Non, vraiment, Brian Molko, ça lui arracherait les poils de la moustache de ne dire simplement qu’un bonjour, merci ou au revoir ; lui qui s’exprime parfaitement dans la langue de Molière. Il reste planqué derrière son micro, toujours dans la même posture. Ses compos s’enchaînent sans temps mort, ni interaction et semblent plus lisses et insipides que sur disque. Le grand et excentrique bassiste Stefan Olsdal tente de compenser, comme il peut, ce climat déprimant. Il se réserve même le micro sur la reprise du « Shout » de Tears for Fears. On se demande d’ailleurs pourquoi Placebo multiplie les covers, alors qu’il dispose d’un bel éventail de propres singles. Les quelques tubes dispensés ci et là (« Too Many Friends », « Song to Say Goodbye », « The Bitter End » ou encore « Infra-red ») viennent un peu animer une deuxième moitié de set. Mais à l’instar de la version (NDR : encore une) du « Running up that hill » de Kate Bush, balancée en final, à moins d’être un inconditionnel, on ne voit plus trop l’intérêt d’aller voir Placebo en concert. Il est loin le début du millénaire, lorsque Placebo peinait à remplir le Brielpoort de Deinze, mais dispensait un show à la fois vivifiant et passionné.
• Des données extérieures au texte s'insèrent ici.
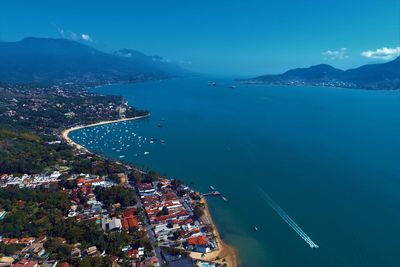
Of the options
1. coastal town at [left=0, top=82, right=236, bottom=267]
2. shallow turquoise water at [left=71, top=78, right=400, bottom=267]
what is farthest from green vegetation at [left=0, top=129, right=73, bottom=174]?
shallow turquoise water at [left=71, top=78, right=400, bottom=267]

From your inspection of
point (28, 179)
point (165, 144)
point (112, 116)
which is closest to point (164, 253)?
point (28, 179)

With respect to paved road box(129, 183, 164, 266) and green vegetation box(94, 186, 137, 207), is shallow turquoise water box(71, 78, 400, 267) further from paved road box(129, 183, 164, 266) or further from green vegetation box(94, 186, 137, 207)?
green vegetation box(94, 186, 137, 207)

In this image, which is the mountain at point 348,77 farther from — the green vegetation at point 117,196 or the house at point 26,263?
the house at point 26,263

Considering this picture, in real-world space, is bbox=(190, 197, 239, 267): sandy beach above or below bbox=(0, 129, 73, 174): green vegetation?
below

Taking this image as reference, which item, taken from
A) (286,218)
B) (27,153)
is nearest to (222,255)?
(286,218)

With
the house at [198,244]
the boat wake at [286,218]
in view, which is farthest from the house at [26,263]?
the boat wake at [286,218]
Setlist : Forever Chemicals, Beautiful James, Scene of the Crime, Hugz, Happy Birthday in the Sky, Binic, Surrounded by Spies, Sad White Reggae, Try Better Next Time, Too Many Friends, Went Missing, For What It's Worth, Slave to the Wage, Song to Say Goodbye, The Bitter End, Infra-red

Encore : Shout (Tears for Fears cover), Fix Yourself, Running Up That Hill (A Deal With God) (Kate Bush cover)

Heureusement, pour retrouver l’enthousiasme du public et sur les planches, on peut encore se réfugier dans le club ‘Studio Brussel’. Comme l’annonce le présentateur et chauffeur de salle, le groupe suivant se produit déjà dans les plus grands festivals belges depuis plus de 20 ans (NDR : le premier bon souvenir de votre serviteur remonte à 2001 au Beach festival de Zeebruges). Originaire de Kruisem, à plus ou moins 40 bornes de Lokeren, il joue presque à domicile. Et le public accueille donc Vive la Fête à bras ouvert en ponctuant sa joie d’acclamations et de sifflets. Comme d’habitude, c’est plein de charme et la banane aux lèvres qu’Els Pynoo opère son entrée sur l’estrade, en compagnie de son compagnon et guitariste Danny Mommens (NDR : quelques minutes auparavant, en backstage, on pouvait les voir tout sourire et exaltés avant de grimper sur le podium). « Nuit blanche », « Schwarzkopf », « Assez » ou « Jaloux » sont autant de tubes dansants qui nous entraînent jusqu’au bout de cette nuit. En rappel, « Maquillage » (au cours duquel Danny assure le backing vocal) et « Noir désir » nous assènent deux belles claques devant un auditoire ravi de la prestation. Pas étonnant dès lors que le concert de Vive la Fête, prévu à l’AB, le 8 décembre, soit déjà complet.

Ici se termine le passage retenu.